I had an appointment with my therapist yesterday and she was very pleased with how the Zoloft is working.  I also haven't been as nauseated since I stopped taking the penicillin, which I'm very thankful for.

I have lots of housework to do, including washing all the bedding to hopefully get rid of any lingering sick germs.  So I'm off to do that. Hooray. ;-)

Hope you have a good day!

Monday, May 2, 2011

The Sick House

Hello All,

I am back from Arizona, but came home to a house full of sick kiddos.  We've caught some sort of bug that makes us throw up and have diarrhea and fevers.  It's not been pleasant, but the kids have been super duper cuddly and mellow. ;-)

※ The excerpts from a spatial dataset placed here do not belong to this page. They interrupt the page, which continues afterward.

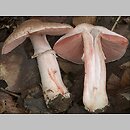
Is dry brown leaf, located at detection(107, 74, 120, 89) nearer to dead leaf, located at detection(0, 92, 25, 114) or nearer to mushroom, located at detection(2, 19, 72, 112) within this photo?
mushroom, located at detection(2, 19, 72, 112)

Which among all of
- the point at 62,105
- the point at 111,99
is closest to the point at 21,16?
the point at 62,105

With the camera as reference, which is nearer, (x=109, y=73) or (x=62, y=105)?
(x=62, y=105)

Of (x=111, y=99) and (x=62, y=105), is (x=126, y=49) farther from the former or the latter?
(x=62, y=105)

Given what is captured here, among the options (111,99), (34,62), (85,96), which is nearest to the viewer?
(85,96)

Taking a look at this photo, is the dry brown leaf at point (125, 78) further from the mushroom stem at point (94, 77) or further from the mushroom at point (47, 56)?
the mushroom at point (47, 56)

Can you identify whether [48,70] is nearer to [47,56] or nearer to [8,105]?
[47,56]

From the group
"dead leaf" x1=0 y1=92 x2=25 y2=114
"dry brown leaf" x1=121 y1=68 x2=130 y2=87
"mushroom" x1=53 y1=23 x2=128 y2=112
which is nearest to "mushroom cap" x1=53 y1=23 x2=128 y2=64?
"mushroom" x1=53 y1=23 x2=128 y2=112
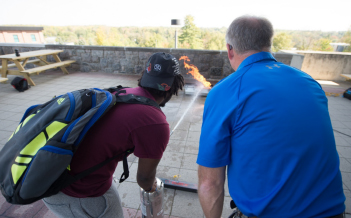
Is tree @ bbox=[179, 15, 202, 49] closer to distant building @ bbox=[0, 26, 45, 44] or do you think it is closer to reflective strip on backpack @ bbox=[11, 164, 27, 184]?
distant building @ bbox=[0, 26, 45, 44]

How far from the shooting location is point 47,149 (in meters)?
0.99

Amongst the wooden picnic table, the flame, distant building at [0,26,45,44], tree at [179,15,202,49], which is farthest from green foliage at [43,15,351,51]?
the flame

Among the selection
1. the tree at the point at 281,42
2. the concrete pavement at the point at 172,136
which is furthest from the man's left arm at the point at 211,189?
the tree at the point at 281,42

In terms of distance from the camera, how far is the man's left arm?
111 cm

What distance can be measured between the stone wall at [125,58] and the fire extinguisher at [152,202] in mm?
6733

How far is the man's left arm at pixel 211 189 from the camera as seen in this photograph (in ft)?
3.65

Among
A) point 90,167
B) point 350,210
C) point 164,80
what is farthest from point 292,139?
point 350,210

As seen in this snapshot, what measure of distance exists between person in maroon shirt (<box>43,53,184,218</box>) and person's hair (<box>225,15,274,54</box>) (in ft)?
1.60

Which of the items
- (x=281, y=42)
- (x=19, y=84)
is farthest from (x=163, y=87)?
(x=281, y=42)

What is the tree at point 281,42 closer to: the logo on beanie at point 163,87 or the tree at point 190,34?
the tree at point 190,34

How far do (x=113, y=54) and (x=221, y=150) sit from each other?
8767 mm

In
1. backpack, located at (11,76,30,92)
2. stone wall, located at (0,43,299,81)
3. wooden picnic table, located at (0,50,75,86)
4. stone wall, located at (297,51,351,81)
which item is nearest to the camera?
backpack, located at (11,76,30,92)

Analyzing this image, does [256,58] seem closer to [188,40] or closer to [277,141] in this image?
[277,141]

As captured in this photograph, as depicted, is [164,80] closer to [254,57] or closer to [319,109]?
[254,57]
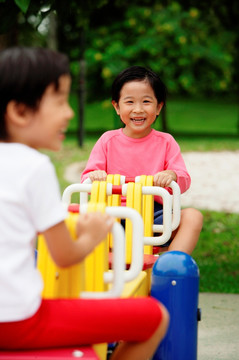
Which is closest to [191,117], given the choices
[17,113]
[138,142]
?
[138,142]

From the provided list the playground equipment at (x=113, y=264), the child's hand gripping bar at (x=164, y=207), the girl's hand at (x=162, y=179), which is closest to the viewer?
the playground equipment at (x=113, y=264)

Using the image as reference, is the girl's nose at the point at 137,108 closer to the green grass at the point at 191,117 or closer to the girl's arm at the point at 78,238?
the girl's arm at the point at 78,238

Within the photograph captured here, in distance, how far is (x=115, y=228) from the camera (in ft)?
7.33

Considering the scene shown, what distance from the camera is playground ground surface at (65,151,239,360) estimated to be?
12.0 ft

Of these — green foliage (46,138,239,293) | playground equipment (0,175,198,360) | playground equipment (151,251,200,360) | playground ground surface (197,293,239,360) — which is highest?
playground equipment (0,175,198,360)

I had a good trip to AZ, although it was very quick.  I was only there less than 24 hours actually.  But I did get to sit in the sunshine for half an hour, and that was heavenly.  Dr. Ray was quite pleased with my hormones and chemicals.  They weren't too far off, which is great progress!  He also gave me something to help with this extreme fatigue I've been experiencing.  I took it yesterday and it did seem to help.  Not sure what it is exactly, but it's not ephedra or anything like that.

I haven't caught The Bug myself, but have definitely been under the weather.  Not eating much, feeling a little nauseated, no energy.  I am finally done with the penicillin so I'm hoping that most of those symptoms will go away now. 

Despite the kiddos being sick I had a really great weekend.  Because of the all the illness we were forced to slow down and just hang out around the house as a family, and it was nothing short of wonderful.  We all sat on the couch together, watching movies.  Occasionally someone would throw up, but they got quite good at just keeping a bowl near them so clean up was easy. ;-)

Yesterday it was really beautiful weather and the kids seemed to be feeling better so we went to the park for a bit and then came home and worked in the yard.  Well, ok, Josh worked in the yard while I sat in the sun and the kids went in the sprinkler.  But we overdid it and the kids sort of relapsed into wet noodles.  It was so nice to see the sun, though! I sat out in it all afternoon, and being the really smart gal I am, did not put on sunblock. So now I'm sunburned; but only on one side of my face, because I was sitting sideways to the sun. Fabulous.

All in all it was a lovely weekend, despite the sickness.  The kids are still moving really slow today and aren't quite 100%. I'm not complaining.  I've really enjoyed cuddling with them and having these really slow, lazy days. 

I see my therapist today to report back on how the Zoloft is working. I think it's working well, but I want to see how I do in the next few weeks to figure out if my nausea, lack of appetite, etc... was from the Zoloft or penicillin. 

All in all I'm doing well and feeling much better.  I am enjoying my life, despite it's imperfections.  I feel happy and content, not anxious or frazzled.  I have so much to be thankful for.